■ EXERCISE GOAL
Could you update the text on Big Ten hockey by reproducing it between "So what if another" and "many people think.", inclusive, with "far-fetched" replaced by "unlikely"?

■ EXTRACTED TEXT
▼

And he’s right. They could. Each of the current five teams would definitely have to make some
sacrifices, but it could work. The ability to have any flexibility in determining a team’s non-conference
schedule would suffer, but there would be positives. Each team would benefit by playing superior
competition throughout the regular season.
There was one major difference back when they used to determine a Big Ten champion decades
ago. Michigan, Michigan State, Wisconsin, and Minnesota were all still members of the WCHA.
Essentially, they were members of two conferences at the same time.
Then in 1981 the two Michigan institutions fled the WCHA to join the CCHA.
“Michigan and Michigan State wanted to go their separate ways and play more of a bus league
schedule,” says Michigan hockey beat reporter Antoine Pitts of the Ann Arbor News.
So what if another school from the Big Ten added hockey? Would there be renewed interest in the
development of a Big Ten conference for the sport on ice? It may not be as far-fetched an idea as
many people think.

▲

■ Records of scene-based questions
▼

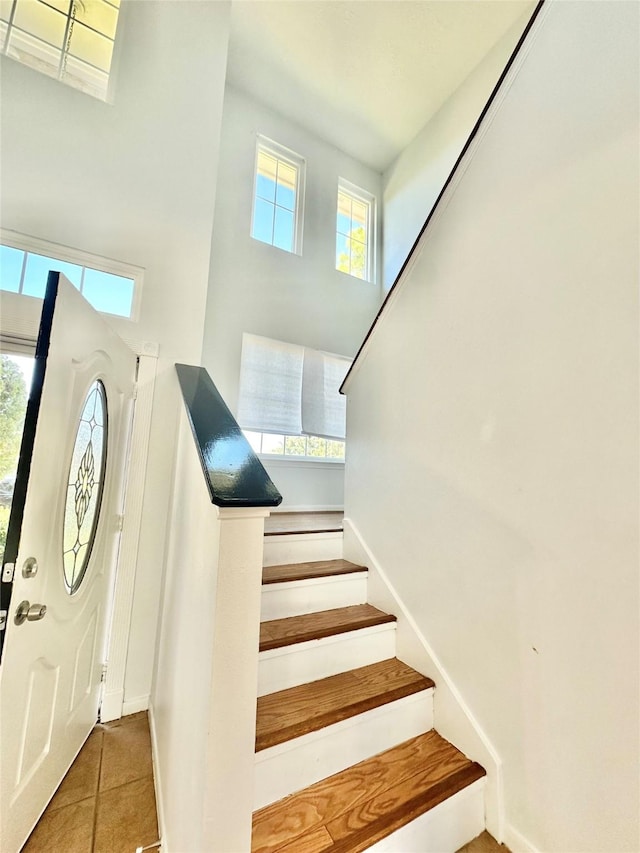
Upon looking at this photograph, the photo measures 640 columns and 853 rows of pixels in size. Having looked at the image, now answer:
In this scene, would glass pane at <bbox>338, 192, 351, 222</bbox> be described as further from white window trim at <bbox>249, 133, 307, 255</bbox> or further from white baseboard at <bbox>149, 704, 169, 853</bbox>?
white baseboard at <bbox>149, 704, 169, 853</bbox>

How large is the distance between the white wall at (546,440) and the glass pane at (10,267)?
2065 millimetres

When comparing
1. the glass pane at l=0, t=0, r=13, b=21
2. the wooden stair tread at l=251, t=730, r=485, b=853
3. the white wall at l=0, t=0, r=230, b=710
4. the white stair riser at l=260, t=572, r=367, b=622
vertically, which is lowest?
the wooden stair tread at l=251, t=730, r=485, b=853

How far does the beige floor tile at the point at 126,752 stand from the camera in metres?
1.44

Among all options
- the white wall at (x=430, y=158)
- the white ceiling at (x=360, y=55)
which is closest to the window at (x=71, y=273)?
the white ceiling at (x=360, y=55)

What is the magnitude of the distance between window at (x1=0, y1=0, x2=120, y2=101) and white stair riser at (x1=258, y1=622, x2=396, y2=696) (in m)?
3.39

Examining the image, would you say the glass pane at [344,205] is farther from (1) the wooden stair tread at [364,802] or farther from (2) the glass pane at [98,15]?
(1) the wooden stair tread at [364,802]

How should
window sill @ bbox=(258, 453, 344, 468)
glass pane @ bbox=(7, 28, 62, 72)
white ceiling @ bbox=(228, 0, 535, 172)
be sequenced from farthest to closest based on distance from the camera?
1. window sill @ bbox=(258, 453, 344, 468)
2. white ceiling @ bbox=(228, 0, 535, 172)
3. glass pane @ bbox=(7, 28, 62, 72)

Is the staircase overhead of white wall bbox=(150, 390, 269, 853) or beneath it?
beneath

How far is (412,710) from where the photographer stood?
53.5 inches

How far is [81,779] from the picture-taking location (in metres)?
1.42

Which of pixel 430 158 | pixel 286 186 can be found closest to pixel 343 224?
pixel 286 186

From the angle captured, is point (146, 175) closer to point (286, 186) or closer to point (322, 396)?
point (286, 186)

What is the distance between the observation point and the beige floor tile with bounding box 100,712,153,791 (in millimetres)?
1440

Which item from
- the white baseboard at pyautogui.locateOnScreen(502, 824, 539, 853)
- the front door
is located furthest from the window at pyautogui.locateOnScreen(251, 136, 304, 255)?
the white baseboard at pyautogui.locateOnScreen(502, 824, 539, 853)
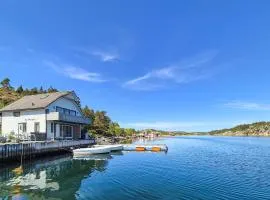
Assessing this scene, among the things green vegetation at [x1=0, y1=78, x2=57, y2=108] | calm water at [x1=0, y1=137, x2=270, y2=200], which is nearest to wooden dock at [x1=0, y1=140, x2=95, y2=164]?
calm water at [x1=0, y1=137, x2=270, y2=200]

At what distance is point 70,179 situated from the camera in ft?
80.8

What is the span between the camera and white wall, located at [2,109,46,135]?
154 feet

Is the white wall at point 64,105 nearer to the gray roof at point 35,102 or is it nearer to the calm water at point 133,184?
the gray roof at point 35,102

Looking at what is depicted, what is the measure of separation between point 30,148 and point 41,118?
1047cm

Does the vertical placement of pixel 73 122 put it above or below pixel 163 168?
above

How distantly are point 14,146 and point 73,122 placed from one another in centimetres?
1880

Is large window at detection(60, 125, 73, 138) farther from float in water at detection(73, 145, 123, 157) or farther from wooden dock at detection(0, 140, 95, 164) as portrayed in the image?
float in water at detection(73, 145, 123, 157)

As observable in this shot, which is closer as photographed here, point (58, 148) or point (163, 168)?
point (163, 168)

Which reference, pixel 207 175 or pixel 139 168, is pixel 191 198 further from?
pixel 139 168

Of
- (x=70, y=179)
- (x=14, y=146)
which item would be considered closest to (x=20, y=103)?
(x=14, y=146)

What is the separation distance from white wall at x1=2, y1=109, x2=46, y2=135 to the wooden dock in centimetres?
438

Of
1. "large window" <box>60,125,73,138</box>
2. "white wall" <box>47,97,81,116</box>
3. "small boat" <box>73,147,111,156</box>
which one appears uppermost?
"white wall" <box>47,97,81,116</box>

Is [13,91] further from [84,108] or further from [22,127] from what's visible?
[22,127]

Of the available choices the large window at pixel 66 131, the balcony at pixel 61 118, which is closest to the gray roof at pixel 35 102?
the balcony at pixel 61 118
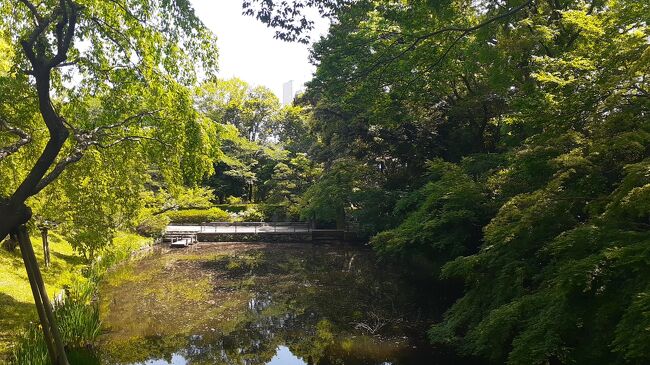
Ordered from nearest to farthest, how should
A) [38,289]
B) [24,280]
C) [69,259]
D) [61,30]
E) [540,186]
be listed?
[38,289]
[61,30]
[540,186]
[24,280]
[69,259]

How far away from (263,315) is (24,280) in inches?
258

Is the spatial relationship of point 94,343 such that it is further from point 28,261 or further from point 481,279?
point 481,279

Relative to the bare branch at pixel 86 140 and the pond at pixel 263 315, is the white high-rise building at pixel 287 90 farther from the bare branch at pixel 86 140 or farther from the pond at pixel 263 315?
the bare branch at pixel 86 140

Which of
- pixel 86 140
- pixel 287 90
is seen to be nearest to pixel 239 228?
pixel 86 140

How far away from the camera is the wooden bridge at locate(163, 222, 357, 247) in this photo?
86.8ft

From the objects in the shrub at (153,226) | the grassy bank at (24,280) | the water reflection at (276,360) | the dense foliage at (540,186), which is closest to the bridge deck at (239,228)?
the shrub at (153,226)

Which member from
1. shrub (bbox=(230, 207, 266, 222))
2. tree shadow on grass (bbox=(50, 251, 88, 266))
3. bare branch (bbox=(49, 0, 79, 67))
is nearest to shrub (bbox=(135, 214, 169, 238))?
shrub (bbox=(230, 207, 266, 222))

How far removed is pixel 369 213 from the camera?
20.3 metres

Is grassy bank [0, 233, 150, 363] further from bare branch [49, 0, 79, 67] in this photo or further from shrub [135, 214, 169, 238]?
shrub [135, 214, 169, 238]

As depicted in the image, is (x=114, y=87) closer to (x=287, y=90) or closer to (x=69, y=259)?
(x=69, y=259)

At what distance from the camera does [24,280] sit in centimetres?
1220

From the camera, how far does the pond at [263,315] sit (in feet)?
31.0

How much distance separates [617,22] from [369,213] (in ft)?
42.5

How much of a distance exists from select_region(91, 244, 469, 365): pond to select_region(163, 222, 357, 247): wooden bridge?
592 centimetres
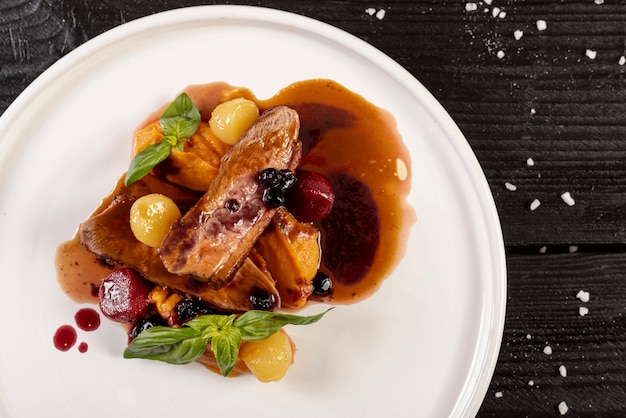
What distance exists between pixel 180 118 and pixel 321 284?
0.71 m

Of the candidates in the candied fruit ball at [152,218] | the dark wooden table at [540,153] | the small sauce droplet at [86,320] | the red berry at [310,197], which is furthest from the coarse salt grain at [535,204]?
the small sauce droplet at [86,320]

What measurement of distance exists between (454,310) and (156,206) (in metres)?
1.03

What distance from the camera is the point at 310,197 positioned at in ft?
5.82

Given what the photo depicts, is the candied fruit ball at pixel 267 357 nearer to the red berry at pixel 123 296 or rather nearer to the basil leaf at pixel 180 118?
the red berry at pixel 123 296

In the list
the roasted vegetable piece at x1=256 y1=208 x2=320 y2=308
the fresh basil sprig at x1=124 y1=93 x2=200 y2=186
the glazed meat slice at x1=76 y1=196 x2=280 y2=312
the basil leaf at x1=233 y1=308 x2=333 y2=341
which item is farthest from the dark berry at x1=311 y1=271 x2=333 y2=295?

▲
▼

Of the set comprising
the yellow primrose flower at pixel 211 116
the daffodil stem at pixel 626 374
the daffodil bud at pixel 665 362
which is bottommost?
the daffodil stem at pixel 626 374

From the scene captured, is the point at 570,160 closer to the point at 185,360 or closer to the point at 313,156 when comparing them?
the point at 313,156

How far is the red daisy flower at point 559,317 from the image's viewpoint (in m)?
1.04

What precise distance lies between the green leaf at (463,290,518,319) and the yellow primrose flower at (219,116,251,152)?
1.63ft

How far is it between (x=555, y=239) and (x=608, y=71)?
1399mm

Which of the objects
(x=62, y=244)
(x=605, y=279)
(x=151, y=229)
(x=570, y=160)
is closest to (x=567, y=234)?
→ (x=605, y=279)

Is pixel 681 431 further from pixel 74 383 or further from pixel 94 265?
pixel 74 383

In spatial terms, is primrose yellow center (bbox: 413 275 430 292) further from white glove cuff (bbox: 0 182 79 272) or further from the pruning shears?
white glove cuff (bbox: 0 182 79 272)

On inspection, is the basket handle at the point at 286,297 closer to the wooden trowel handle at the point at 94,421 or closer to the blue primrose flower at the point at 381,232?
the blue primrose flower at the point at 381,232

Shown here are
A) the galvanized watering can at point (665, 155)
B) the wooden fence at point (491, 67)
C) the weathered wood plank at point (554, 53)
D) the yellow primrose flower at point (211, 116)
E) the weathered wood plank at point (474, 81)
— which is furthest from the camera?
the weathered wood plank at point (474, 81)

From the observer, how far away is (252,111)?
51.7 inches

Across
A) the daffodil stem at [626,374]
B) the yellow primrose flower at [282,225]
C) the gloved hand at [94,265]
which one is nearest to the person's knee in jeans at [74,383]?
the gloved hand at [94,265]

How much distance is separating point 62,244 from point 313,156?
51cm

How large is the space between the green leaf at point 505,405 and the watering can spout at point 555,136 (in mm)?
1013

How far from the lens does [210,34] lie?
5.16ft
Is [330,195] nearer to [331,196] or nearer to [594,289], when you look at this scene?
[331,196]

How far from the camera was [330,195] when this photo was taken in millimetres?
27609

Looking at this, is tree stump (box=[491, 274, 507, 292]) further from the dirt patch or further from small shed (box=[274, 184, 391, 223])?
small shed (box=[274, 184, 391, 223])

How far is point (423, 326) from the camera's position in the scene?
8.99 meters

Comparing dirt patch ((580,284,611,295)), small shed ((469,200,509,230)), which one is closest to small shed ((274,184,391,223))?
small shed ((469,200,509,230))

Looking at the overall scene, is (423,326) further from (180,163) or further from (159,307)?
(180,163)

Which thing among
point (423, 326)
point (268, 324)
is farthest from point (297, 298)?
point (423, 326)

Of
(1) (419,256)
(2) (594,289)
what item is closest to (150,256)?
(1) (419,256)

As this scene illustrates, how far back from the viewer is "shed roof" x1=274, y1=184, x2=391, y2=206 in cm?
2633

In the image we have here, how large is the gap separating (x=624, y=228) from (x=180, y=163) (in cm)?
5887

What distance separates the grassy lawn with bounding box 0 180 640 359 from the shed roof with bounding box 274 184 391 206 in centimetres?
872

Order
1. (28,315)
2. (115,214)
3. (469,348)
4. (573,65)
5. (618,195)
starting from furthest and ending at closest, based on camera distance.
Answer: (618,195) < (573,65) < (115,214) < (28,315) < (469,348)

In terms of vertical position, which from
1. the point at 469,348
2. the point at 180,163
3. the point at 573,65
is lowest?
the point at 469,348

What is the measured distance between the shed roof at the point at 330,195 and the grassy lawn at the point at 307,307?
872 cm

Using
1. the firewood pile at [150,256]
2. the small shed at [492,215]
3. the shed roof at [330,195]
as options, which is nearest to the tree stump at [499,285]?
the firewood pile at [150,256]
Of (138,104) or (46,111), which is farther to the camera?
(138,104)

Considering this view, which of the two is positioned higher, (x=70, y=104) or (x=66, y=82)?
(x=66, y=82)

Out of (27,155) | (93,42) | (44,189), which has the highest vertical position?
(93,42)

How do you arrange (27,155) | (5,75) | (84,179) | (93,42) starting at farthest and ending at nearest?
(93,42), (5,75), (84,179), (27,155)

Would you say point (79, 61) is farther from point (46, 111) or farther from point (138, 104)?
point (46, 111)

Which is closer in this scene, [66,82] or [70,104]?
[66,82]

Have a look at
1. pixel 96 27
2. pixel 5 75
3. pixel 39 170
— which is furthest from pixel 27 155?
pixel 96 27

▲

■ FULL RESPONSE
So what if another school from the Big Ten added hockey? Would there be renewed interest in the
development of a Big Ten conference for the sport on ice? It may not be as unlikely an idea as
many people think.